Members of the public help build up the furnace by keeping it topped up with charcoal and working the bellows to build up and control the heat.
It takes time, so Neil has developed a unique brand of showmanship as a teller of tales and weaver of magic to keep visitors entertained.
Somehow it feels like he should be wearing a magician’s cloak and waving a wand.
You can imagine the same scene 3,000 years ago, perhaps with a little ritual dancing and chanting and a sorcerer’s apprentice working the crowds in flickering firelight.
That’s probably too fanciful.
Secret art
The alchemy of melting metal and casting it in clay was so skilled that the few who mastered it most likely practiced their art in secret.
The best recipe for a bronze sword is a 12% tin/copper alloy, a blade no longer than 26 inches at which it would weigh around 1 ½ lb.
The hardening process is what gives the sword its sharpness, so the cast is crucial, forging the edges down into a thin hard wafer.
Neil has perfected his techniques over the 25 years he’s been practising his art.
He says turning the all-important cast might take many days and castings until he is satisfied.
There’s plenty of scope for things to go wrong in bronze-smithing, molten metal and clay casts being a potentially explosive combination, so Neil uses wooden casts for his public displays.
Red hot furnace
The charcoal is red-hot around the crucible Neil has placed in it.
The crucible itself is made of dense, thick stone and small enough that you could hold it in one (strong) hand.
A 2ft sword will come from this eventually —it’s hard even to imagine how at this stage.
Now the heat is approaching 1000 degrees, and some nifty bellows work must lift it to 1190, and keep it there for 25 minutes.
Brora heritage officer Jason Randell is tasked with manipulating the bellows in a hypnotic, up-down rhythm.
It’s time, Neil decides. He needs volunteers.
He asks Natalie Davies and Iain Gosling who have come all the way from Portgordon in Moray to watch Neil at work.
Dream come true
For Natalie, a follower of Neil’s for many years and owner of a couple of his swords, coming to see him at work is a dream come true.
She and Iain are tasked with pouring the hot metal into the cast.
Neil gives them training.
He will command “Pourers to the bar!” at which they must lift the pouring implement in front of the waiting cast.
Neil will extract the crucible and set it into the implement at which the pourers must gently and smoothly pour the molten metal into a small hole in the cast.

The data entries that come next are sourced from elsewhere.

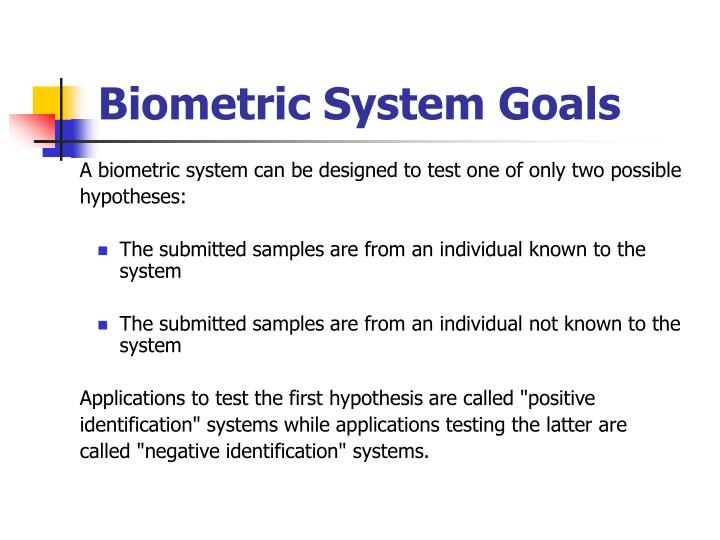 Biometric System Goals
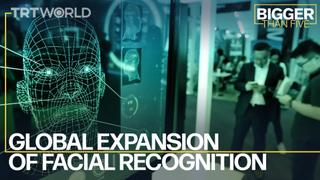 Global Expansion of Facial Recognition | Bigger Than Five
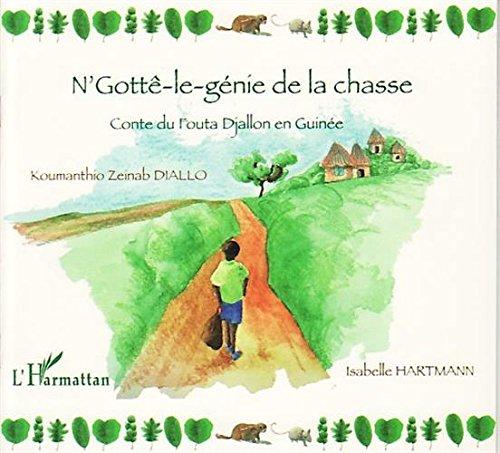 N'Gottê-le-génie de la chasse : Conte du Fouta Djallon en Guinée
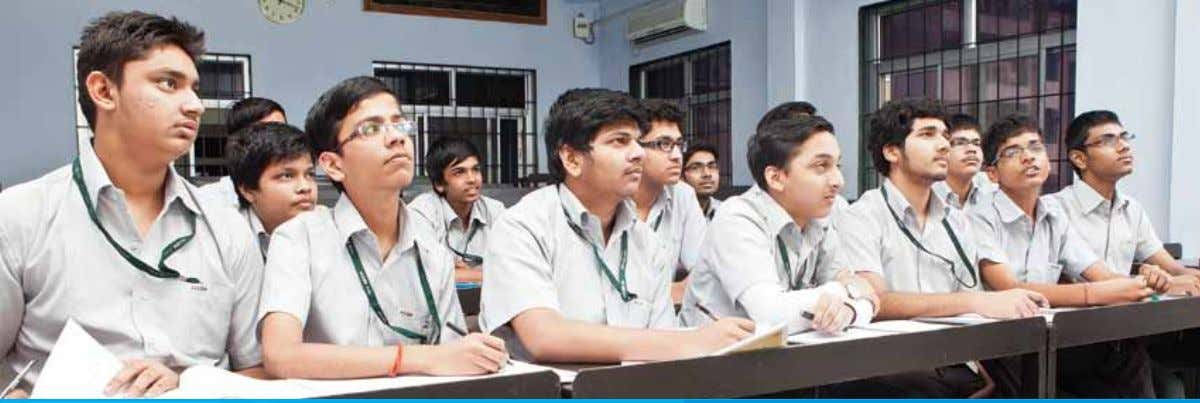 Class XI : IITJee Toppers classroom of 2012-13 Teaching Methodology ConCEpT BUiLding Batch wise classes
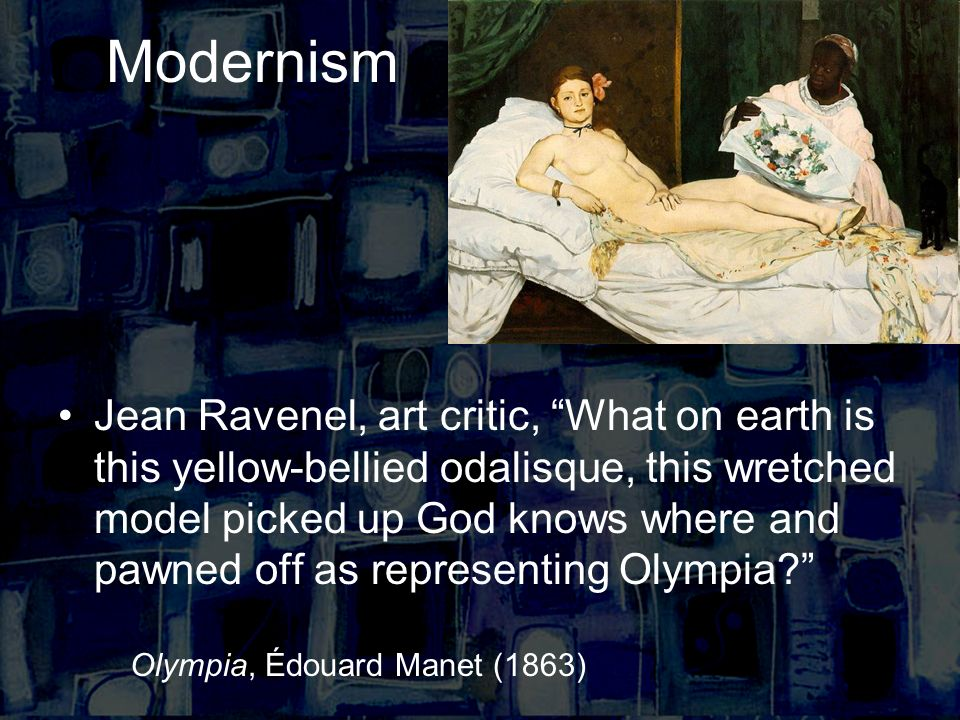 Modernism Jean Ravenel, art critic, What on earth is this yellow-bellied odalisque, this wretched model picked up God knows where and pawned off as representing Olympia.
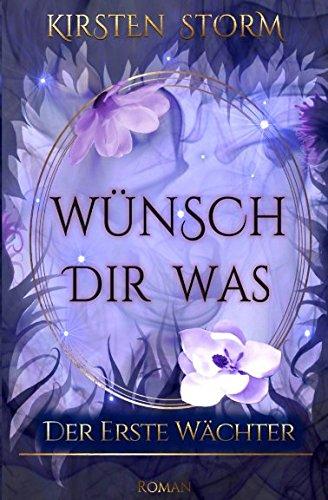 Wünsch dir Was: Der erste Wächter (Chronik der Wünsche, Band 1) Taschenbuch – 11. März 2018 Kirsten Storm Independently published 1980324662 Fiction / Fantasy / Urban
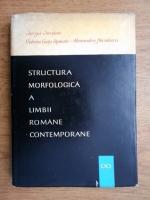 Anticariat: Valeria Gutu Romalo - Structura morfologica a limbii romane contemporane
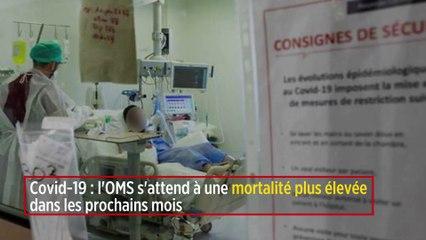 Covid-19 : l'OMS s'attend à une mortalité plus élevée dans les prochains mois
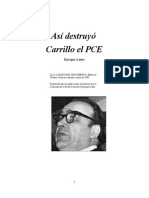 Así destruyó Carrillo al PCE - Enrique Lister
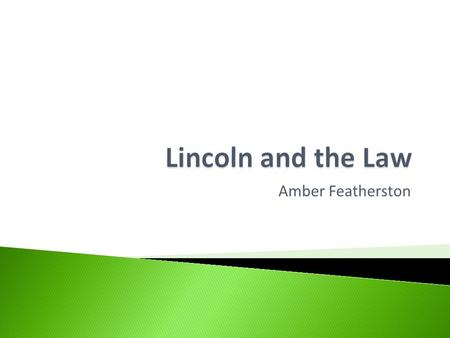 Amber Featherston.  Title: Abraham Lincoln while a traveling lawyer, taken in Danville, Illinois  Creator(s): Joslin, Amon T., photographer  Date Created/Published:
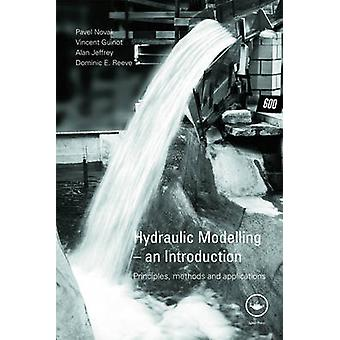 Hydraulic Modelling  An Introduction Principles Methods and Applications by Novak Pavel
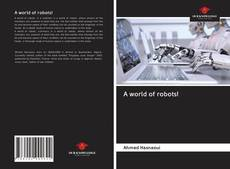 Bookcover of A world of robots!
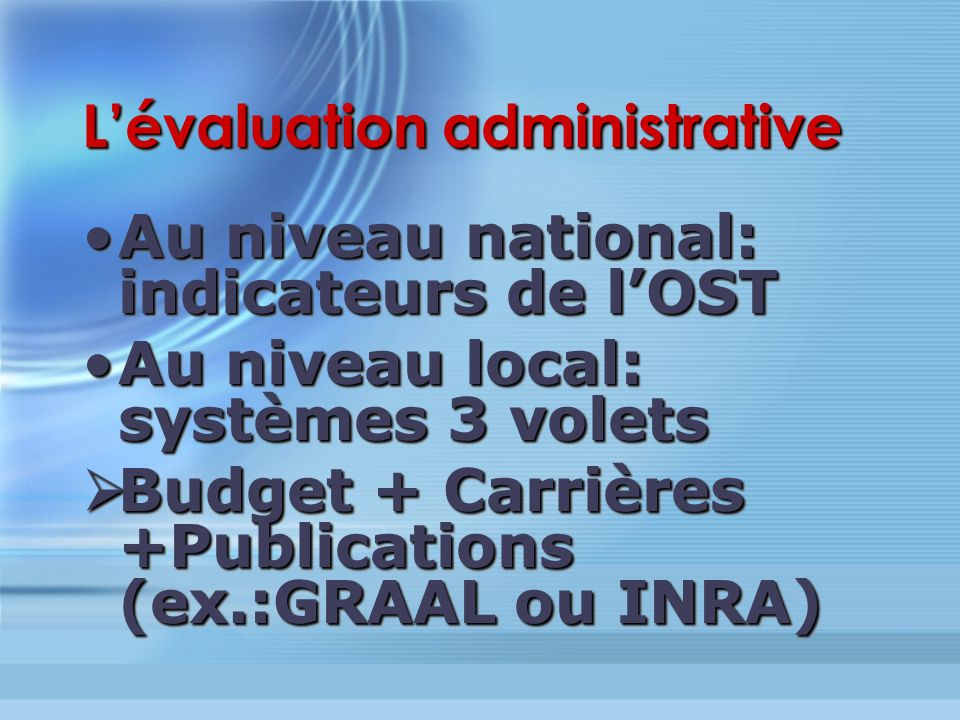 Lévaluation administrative Au niveau national: indicateurs de lOSTAu niveau national: indicateurs de lOST Au niveau local: systèmes 3 voletsAu niveau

They practice several times before Neil is confident they can handle the responsibility.
The cast flames as they pour in the red-hot lava.
There’s a surprisingly short cooling period before the metal has hardened and the cast can be opened.

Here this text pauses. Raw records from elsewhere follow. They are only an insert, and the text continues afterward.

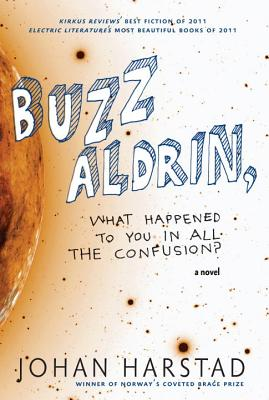 Buzz Aldrin, What Happened to You in All the Confusion?: A Novel Cover Image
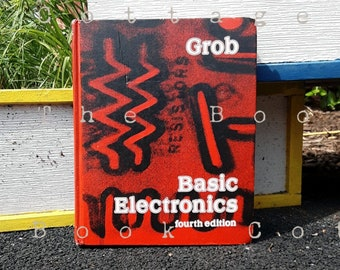 Electronics Textbook - Basic Electronics by Bernard Grob 1970s Tech Book About Circuits Resistors Batteries Magnetism Old Technology Book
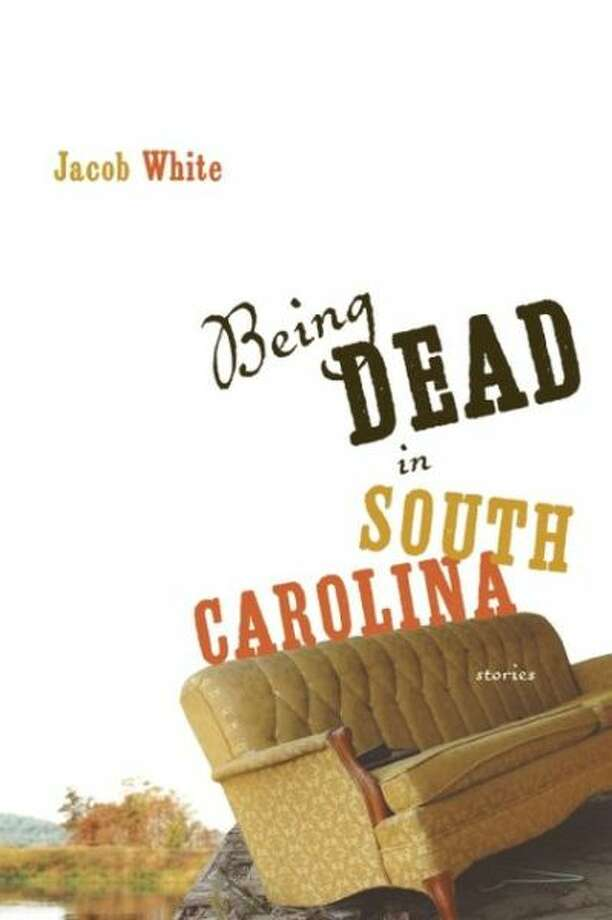 """Being Dead in South Carolina,"" by Jacob White Photo: Xx"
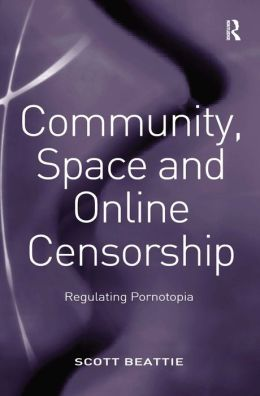 Community, Space and Online Censorship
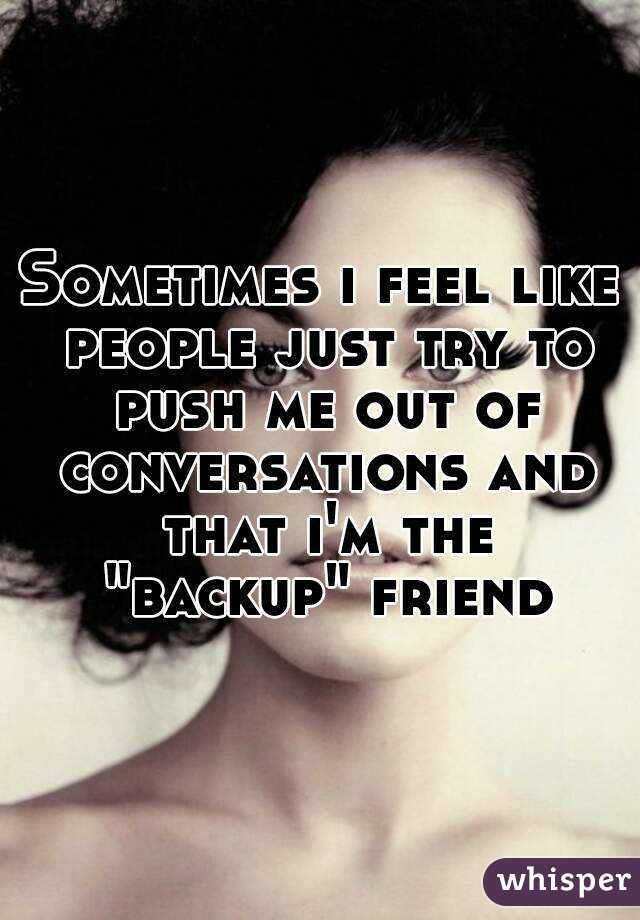 """Sometimes i feel like people just try to push me out of conversations and that i'm the """"backup"""" friend"""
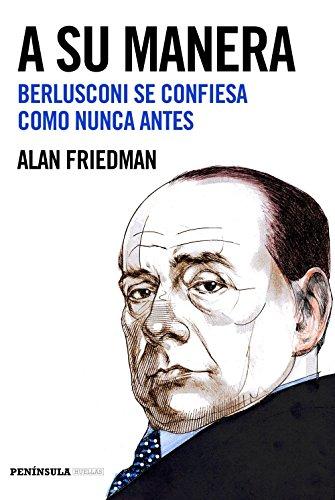A su manera: Berlusconi se confiesa como nunca antes
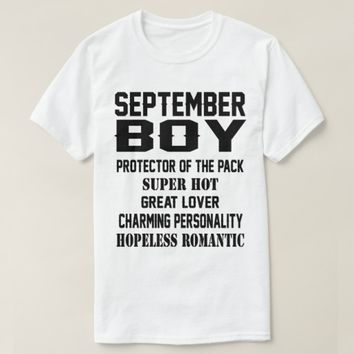 September Boy Birthday Gift Funny Mems T Shirt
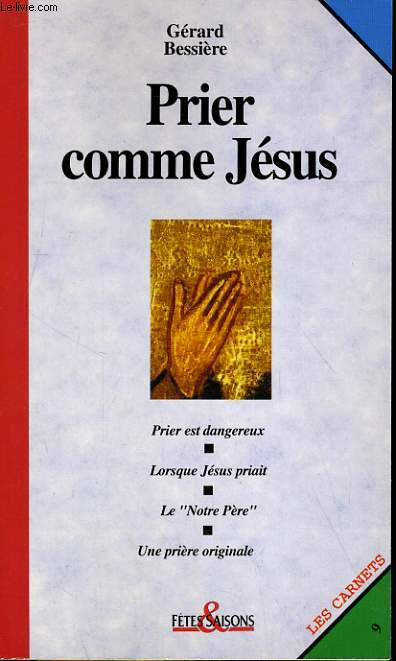 LES CARNETS N°9. PRIER COMME JESUS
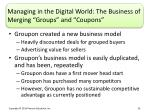 managing in the digital world the business of merging groups and coupons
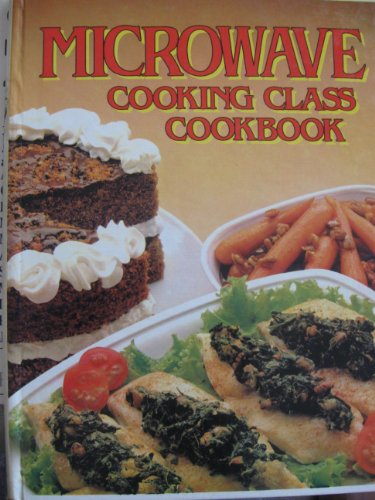 Microwave Cooking Class Cookbook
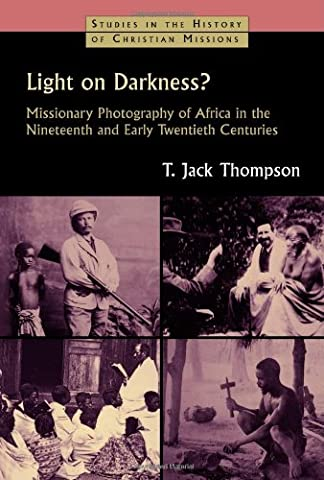Light on Darkness?: Missionary Photography of Africa in the Nineteenth
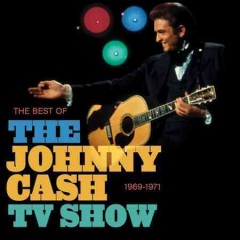 The Best of The Johnny Cash Show, 1969-1971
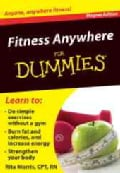 Fitness Anywhere for Dummies Refrigerator Magnet Book: Anyone, Anywhere Fitness! (Hardcover)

And there it is, one bronze sword, a direct link back to our ancient ancestors.
Natalie brushes debris off the sword and holds it up.
It’ll take some polishing before it reaches the artistry of a finished piece, but it’s still a magical moment.

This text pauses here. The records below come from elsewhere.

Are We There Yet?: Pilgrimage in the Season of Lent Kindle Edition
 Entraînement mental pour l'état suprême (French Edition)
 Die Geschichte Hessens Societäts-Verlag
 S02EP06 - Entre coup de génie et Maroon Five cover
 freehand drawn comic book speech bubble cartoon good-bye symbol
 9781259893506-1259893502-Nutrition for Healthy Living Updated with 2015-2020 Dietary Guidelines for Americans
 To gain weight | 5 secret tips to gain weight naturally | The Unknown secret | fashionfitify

Neil is an extraordinary font of knowledge about everything to do with bronze making from geology to mythology.
It’s hard to find out much about him, though.
He’s originally from London, but now lives in Cornwall near a mined-out seam of tin.
He was in the landscaping business for years —”I mowed Richard Attenborough’s lawn” is all he’ll say about that—before making the break into bronze a quarter of a century ago.
There’s little he doesn’t know about his chosen craft, the science and art of it, its place in mythology and sacred texts.
A day with Neil is akin to time travel and a history of humanity.
There’s much to take from it, quite apart from his knowledge of geology and metallurgy.
I’m struck by his insight into the dark side of man.
“Powerful men would be tasking their smiths to make them a sword, and then would discover the next door leader’s smith had made him a slightly longer one.
“So they’d ask their smith for one even longer, and so on.
“It was the original arms race,” he says.